### [Testo di lettura]

■ ■ ■ ■ ■

RENZI VERSO PALAZZO CHIGI
Improbabili alleati

Per una singolare congiuntura astrale sono state le spallate di Giorgio Squinzi e Susanna Camusso ad accelerare nei giorni scorsi la caduta di Enrico Letta e l’avvio di una crisi di governo di tipo extraparlamentare. Il diavolo poi ci ha messo del suo e la manifestazione degli artigiani e dei commercianti di Rete Imprese Italia, convocata per martedì 18 a Roma, è stata decisa con un governo in carica che quel giorno non ci sarà più. Le parti sociali, quindi, pur duramente provate da cinque anni di crisi economica si sono ritrovate a spianare la strada di Palazzo Chigi al segretario del Pd e a tornare di conseguenza al centro della ridefinizione degli equilibri politici. La circostanza vista dal lato di Matteo Renzi suona paradossale, non solo per le ripetute scaramucce che l’hanno visto duellare con la Cgil in entrambe le primarie, ma soprattutto perché nella sua cultura politica i corpi intermedi sono tutt’altro che un fattore decisivo. Tra la grande politica e il comune cittadino nella visione di Renzi c’è il ruolo - forse sopravvalutato - dei sindaci, che appaiono l’unico anello di congiunzione tra società civile ed élite politiche, tra territori e Roma.

Certo, nella maturazione di queste posizioni ha contato l’esperienza personale di amministratore locale e comunque la discontinuità con la tradizione democristiana è evidentissima e distingue Renzi dallo stesso Letta, più legato alla cultura di matrice Arel attentissima al ruolo dei corpi intermedi. È vero, caso mai, che nella visione del rapporto tra la società di mezzo e i cittadini il segretario del Pd è molto più vicino alle idee di Mario Monti o Pietro Ichino, assai severi nei confronti delle confederazioni dell’impresa e del lavoro. Non è un caso che i colonnelli renziani abbiano proposto di esportare questa visione liberale e universalistica anche nella selezione dei gruppi dirigenti sindacali proponendo di scegliere i leader con il metodo delle primarie. A molti è sfuggito, ma nelle bozze del Jobs Act c’è un altro segnale di insofferenza nei confronti degli istituti della società di mezzo: la proposta di abrogare l’iscrizione obbligatoria delle imprese alla Camera di Commercio. Un’ipotesi di provvedimento che ha messo in allarme il mondo camerale.

■ ■ ■ ■ ■

### [Dati disponibili]
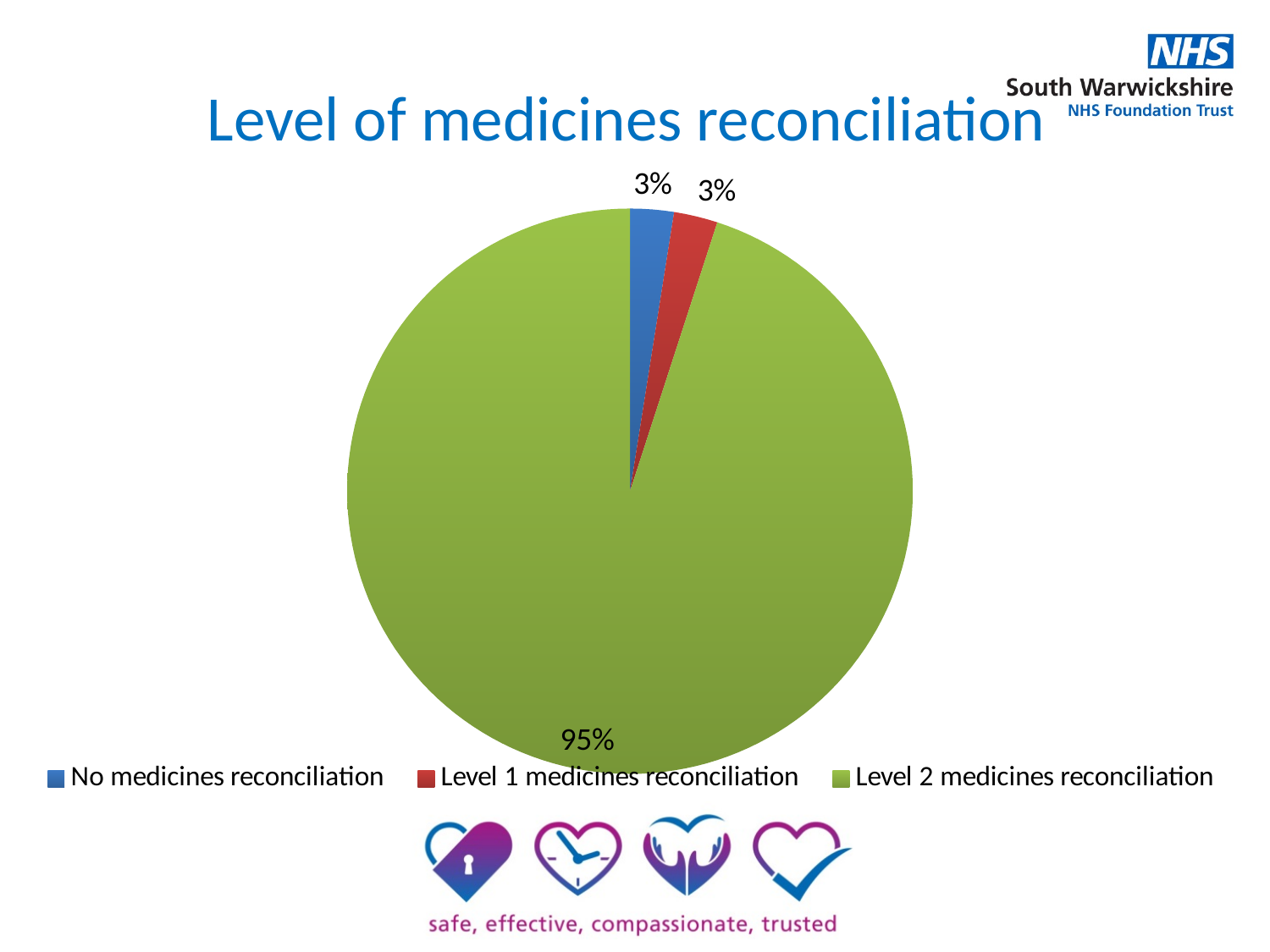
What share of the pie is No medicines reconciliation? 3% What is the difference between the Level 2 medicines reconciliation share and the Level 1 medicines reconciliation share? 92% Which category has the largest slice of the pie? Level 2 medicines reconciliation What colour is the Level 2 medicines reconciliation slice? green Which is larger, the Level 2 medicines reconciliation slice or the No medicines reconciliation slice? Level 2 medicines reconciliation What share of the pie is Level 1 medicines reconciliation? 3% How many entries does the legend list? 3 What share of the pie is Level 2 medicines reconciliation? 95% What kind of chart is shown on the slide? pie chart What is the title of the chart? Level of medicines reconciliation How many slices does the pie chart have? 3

■ ■ ■ ■ ■

### [I tuoi compiti]
a – Traduci in inglese questa frase del testo su Renzi: "A molti è sfuggito, ma nelle bozze del Jobs Act c’è un altro segnale di insofferenza nei confronti degli istituti della società di mezzo: la proposta di abrogare l’iscrizione obbligatoria delle imprese alla Camera di Commercio."
b – Per favore, prosegui il testo su Renzi partendo dopo la sua ultima frase.

### [Sezione risposte]
a – Many people missed it, but the drafts of the Jobs Act contain another sign of impatience with the institutions of intermediate society: the proposal to abolish the mandatory registration of businesses with the Chamber of Commerce.

b –
Nella cultura economica di Renzi le imprese rivestono sicuramente un ruolo centrale: in un discorso è arrivato a dire che fa più sinistra «un imprenditore che assume» che tanti comizi dei sindacati. Ma il premier in pectore pare scindere nettamente la funzione d’impresa dalla rappresentanza collettiva degli interessi. Non ama particolarmente le associazioni di categoria - ha partecipato all’ultima assemblea degli industriali di Verona più che altro per prendersi la soddisfazione di battere in casa sua Flavio Tosi -, porta invece sugli scudi i singoli imprenditori o manager che reputa innovativi/coraggiosi. Da qui la ostentata predilezione per Oscar Farinetti, Andrea Guerra di Luxottica o Vittorio Colao di Vodafone, tutto sommato una simpatia di fondo verso Sergio Marchionne e la ricerca di una buona relazione con le multinazionali straniere. Come testimoniano i ripetuti riconoscimenti per General Electric e Gucci e il loro operato in Toscana.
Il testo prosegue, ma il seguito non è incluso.